___ Task inputs ___
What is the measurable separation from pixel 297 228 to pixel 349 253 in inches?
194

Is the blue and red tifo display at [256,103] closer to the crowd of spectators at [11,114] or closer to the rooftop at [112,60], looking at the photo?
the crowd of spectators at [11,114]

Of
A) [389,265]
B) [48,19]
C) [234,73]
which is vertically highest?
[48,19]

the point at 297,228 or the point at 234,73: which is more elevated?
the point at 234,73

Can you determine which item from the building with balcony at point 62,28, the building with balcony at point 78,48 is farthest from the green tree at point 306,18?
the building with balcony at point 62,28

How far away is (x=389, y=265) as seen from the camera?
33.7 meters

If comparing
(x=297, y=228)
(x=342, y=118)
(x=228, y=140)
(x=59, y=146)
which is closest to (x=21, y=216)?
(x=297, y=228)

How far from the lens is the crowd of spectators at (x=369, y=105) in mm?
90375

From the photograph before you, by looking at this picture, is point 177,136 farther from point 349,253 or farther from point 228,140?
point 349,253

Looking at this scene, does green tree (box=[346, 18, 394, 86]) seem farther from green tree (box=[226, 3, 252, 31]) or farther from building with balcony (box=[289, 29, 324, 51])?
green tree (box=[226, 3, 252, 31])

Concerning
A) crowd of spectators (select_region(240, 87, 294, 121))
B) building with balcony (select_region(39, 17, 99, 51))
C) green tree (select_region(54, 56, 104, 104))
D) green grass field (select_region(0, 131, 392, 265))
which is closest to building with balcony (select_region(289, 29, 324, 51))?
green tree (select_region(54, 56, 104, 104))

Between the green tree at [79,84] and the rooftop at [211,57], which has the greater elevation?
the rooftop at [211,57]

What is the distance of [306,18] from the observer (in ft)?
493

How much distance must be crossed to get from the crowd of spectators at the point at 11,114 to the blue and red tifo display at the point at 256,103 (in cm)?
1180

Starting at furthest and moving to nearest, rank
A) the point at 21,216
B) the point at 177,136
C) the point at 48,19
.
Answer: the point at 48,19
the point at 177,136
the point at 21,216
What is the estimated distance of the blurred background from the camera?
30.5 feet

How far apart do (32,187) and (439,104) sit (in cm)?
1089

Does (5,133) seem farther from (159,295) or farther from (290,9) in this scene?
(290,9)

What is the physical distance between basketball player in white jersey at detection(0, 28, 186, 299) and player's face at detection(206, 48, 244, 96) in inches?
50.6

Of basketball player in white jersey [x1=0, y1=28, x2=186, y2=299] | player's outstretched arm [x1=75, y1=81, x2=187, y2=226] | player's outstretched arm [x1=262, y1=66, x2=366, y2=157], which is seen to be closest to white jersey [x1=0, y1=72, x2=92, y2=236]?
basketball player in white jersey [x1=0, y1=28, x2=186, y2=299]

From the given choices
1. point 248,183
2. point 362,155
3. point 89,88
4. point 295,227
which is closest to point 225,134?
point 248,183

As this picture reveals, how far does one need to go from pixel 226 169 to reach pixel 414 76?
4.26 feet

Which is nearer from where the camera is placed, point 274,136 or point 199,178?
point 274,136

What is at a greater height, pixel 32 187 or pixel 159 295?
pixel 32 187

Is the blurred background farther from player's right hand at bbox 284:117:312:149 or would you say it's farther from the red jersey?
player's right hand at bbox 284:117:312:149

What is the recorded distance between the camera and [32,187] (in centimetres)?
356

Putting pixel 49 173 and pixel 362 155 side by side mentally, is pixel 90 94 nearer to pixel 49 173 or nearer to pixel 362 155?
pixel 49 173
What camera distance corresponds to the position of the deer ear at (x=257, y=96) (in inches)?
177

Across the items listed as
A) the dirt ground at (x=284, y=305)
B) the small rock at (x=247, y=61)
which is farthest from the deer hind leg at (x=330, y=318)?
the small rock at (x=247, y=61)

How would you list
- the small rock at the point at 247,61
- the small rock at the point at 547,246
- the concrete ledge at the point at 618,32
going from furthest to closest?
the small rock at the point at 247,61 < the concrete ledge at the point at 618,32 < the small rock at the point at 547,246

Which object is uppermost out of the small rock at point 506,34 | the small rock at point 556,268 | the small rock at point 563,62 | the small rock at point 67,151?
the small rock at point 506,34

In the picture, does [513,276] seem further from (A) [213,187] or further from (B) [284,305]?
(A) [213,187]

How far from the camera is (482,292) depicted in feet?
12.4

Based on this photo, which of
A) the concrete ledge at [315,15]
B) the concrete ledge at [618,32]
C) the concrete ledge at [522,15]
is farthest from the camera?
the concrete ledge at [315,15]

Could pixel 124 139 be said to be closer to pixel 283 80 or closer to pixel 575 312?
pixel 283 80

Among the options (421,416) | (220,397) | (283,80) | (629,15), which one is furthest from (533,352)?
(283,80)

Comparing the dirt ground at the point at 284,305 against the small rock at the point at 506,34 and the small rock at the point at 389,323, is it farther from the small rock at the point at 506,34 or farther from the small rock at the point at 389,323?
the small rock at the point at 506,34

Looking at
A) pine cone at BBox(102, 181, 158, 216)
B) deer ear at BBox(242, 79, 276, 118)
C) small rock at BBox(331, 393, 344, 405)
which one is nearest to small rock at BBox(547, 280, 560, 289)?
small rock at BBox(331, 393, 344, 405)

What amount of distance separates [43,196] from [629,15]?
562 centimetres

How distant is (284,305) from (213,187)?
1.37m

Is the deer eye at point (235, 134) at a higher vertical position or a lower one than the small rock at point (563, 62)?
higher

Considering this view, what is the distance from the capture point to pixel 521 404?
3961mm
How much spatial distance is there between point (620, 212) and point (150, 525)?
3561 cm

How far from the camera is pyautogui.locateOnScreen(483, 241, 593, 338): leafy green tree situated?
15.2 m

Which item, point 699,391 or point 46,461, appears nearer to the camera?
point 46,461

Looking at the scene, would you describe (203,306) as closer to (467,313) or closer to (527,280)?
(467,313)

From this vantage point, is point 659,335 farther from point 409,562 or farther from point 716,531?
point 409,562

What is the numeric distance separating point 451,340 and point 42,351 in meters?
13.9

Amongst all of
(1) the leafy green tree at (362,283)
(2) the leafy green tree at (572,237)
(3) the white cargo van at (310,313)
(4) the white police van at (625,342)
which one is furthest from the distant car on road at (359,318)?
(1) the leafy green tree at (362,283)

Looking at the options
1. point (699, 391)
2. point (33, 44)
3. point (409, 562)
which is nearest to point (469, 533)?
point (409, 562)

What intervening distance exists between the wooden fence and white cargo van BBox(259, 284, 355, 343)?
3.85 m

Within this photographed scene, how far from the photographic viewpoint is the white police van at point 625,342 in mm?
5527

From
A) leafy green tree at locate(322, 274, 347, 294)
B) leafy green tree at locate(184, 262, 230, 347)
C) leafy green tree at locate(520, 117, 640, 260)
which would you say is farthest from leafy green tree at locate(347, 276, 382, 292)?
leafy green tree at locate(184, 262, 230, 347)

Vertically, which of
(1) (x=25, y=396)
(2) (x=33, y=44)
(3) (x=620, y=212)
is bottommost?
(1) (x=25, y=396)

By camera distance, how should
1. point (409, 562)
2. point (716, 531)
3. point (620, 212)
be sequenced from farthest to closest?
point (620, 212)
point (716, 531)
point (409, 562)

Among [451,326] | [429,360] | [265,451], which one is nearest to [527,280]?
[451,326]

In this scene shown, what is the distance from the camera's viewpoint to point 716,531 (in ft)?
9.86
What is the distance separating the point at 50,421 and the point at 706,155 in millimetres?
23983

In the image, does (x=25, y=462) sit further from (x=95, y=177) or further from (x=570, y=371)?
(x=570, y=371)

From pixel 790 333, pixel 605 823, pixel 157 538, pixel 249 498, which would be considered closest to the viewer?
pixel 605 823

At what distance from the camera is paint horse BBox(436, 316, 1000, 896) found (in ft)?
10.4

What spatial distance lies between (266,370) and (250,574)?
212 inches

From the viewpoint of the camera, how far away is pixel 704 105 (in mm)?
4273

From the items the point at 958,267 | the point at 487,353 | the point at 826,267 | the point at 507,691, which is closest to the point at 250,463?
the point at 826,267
___
*Description of the task*
What needs duplicating is the run of lines from the one containing "In the image, does" through the last line of the entries above, exact and complete.

*Task solution*
In the image, does (x=25, y=462) sit further from (x=95, y=177) or further from (x=570, y=371)?
(x=570, y=371)

From pixel 790 333, pixel 605 823, pixel 157 538, pixel 249 498, which would be considered closest to the viewer?
pixel 605 823

At what distance from the camera is paint horse BBox(436, 316, 1000, 896) found (in ft)?
10.4

What spatial distance lies between (266,370) and (250,574)?
212 inches

From the viewpoint of the camera, how far away is pixel 704 105 (in mm)?
4273

From the items the point at 958,267 | the point at 487,353 | the point at 826,267 | the point at 507,691, which is closest to the point at 250,463?
the point at 826,267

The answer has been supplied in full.